▶ SOURCE:
--- start ---
On our previous chatt on the guys' section about the fall of men in Eden, I learned that we ladies are suppose to be a true description of what God expects from the church... Submission and heart filled services to our chosen husbands, as Teach mentioned some of the services we ladies are to excel in performing, those were: Constantly praying for him, being courageous and supportive, at times going as far as leaving your profession so you mother he's kids (especially new borns) until they grown enough for you to cope with motherhood, being a wife and coperate industry. Not sure if this one went down very well as I red about it. Must be the most crucial and demanding decision to make, secrifizing your income and being dependent... He must really be loyal with money for one to trust him with such a risk. I've seen weman returning to work sooner than we expect them from metenity leave, that speaks volumes about the relationship she's involved in. Though that's not what I wanna dwell in right now
My question to you dear sis is: What would be your service to your husband that will be communicating 'him being your lord' without saying in words but rather through a practical act that will be more pleasing to God watching you doing it, and maybe him (the husband) misunderstanding you.... Which I hope he won't, while you will be carrying on ministering to him confidently even when misunderstood, knowing God delights in you doing that?
My question to you is inspired by what Jesus did when serving by washing He's Disciples' feet. Remember He came to show us what submission and service to one anothe is?
Will you share dear sis what your remarkable service is gonna be for the glory of the Lord even when misunderstood, keeping in mind he's interests and the kind of a person that he is ofcause. :nahnah:
Sisygirl, what a provocative question! I read your post earlier but I wanted to earnestly meditate and think upon some things before I responded! So forgive me for my tardiness in answering(smile)!
To make a long story short......after what I've experienced here at CDFF( the bantering back and forth with brothers, who if we were honest with one another, are BOTH coming to mutual conclusions that we may not find, here, what were really looking for), and asking myself if this avenue was the right one for me to seek my life partner......well I've still come to the same conclusion no matter where we'll find one another: I intend to be that "virtuous" women that God created me to be for my spouse! I intend to intercede in prayer for my life partner without hesitation! I intend to make whatever sacrifices necessary to strengthen the success and long life of our marriage, yet still try and be a blessing to others! Most importantly, I intend to seek The Lord's guidance and direction, for myself, on how to accomplish this "bucket list" of standards that only He can help me to succeed in(smile)lol!!
--- end ---
▶ EXTRACTED ENTRIES:
--- start ---
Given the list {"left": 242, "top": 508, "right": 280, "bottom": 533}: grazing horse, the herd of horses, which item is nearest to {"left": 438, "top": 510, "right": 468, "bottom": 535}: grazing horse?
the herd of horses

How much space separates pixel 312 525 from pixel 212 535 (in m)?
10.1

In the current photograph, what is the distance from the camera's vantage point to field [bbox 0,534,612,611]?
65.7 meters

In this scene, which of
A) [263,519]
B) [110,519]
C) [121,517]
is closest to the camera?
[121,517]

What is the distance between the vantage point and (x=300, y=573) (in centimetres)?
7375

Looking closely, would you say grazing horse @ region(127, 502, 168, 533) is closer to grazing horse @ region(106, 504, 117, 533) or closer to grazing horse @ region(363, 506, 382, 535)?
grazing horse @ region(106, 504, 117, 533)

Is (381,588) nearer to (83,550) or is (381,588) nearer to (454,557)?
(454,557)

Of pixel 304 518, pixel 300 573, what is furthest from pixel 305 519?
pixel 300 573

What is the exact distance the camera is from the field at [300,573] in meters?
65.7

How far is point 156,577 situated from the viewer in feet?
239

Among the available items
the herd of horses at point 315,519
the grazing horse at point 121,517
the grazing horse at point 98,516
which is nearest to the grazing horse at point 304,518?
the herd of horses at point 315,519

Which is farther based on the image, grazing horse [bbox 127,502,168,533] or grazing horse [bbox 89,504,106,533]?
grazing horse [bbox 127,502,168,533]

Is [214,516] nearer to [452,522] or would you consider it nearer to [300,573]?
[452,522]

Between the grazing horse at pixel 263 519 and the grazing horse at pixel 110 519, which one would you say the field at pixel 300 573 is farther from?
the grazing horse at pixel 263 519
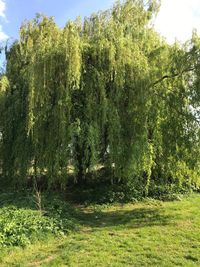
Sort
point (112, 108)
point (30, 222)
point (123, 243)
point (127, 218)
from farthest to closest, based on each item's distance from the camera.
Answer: point (112, 108)
point (127, 218)
point (30, 222)
point (123, 243)

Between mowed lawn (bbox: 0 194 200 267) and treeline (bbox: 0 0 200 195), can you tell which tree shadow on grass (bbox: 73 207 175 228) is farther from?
treeline (bbox: 0 0 200 195)

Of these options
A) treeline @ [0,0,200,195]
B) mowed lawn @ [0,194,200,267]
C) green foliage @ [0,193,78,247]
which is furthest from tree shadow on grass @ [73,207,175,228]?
treeline @ [0,0,200,195]

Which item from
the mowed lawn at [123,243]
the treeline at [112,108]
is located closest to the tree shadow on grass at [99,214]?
the mowed lawn at [123,243]

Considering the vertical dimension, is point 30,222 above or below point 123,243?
above

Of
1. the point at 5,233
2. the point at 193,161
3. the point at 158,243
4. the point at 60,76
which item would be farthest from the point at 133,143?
the point at 5,233

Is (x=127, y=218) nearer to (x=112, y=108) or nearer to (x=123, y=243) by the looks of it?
(x=123, y=243)

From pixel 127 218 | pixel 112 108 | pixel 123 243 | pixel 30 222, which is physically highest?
pixel 112 108

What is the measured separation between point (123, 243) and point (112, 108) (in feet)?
13.7

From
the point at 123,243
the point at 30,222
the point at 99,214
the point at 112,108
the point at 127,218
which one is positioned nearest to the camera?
the point at 123,243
--- end ---
▶ TASKS TO COMPLETE:
a) In the forum thread on serving a husband, list each thing the second writer says she intends to do.
b) Extend the forum thread on serving a husband, picking up right after its final sentence.
The rows are unrelated to the forum thread on serving a husband.

▶ ANSWERS BY TASK:
a)
- Be that "virtuous" woman God created her to be for her spouse
- Intercede in prayer for her life partner without hesitation
- Make whatever sacrifices are necessary to strengthen the success and long life of the marriage, while still trying to be a blessing to others
- Seek The Lord's guidance and direction on how to accomplish this "bucket list" of standards

b)
Reality check my friend: My spouse and I will have to BOTH, by the power of The Holy Spirit, submit ourselves under His leading and direction.....period! We can go toe to toe on this till the cows come home, it won't change a thing! Our obedience to the will of God, together, will be the true test for our success! I hope this answers your question my sister. If not, I know you'll let me know(smile)lol!! Be blessed woman of God!
Yes dear i'm answered and thank you for replying back. There seems to be less hope of finding a mate for those who are fishing in this site. After the previous chats when people spoke their concerns of not getting replies when sending massages to fellows here, I tried sending few massages initiating friendship, not a single one wrote back instead they viewed my profile over and over which kinda amazed me cause there's nothing really interesting written in my profile. I recall didn't even know what to say about my self.
So yeah I hear what you saying about not being sure if you'll find what you're searching fore in this site. When saying "My spouse and I will have to BOTH, by the power of The Holly Spirit, submit our selves under His leading direction..." that is so well said darling sis though raising another question.
Let's say that you do find a partner either here or on another dating site or even meeting him inperson for that matter, and your partner has kids from the previous marriage relationship (looking at the reality of your age, you're most likely to meet someone with kids and maybe divorced.)
You being the lady of the house weither living with the kids or not, how will you ensure that you influence a fair healthy relationship between your husband and he's kids in a sense that they all receive the same blessings, even if you may feel one doesn't really deserve the father's blessing. In short Joy... How will you prevent your step kids from growing up bitter towords one another cause one of them may have missed the father's blessing for whatever reason, and therefore hating the other one who maybe well deserving cause he/she's the blessing to both you and your spouse.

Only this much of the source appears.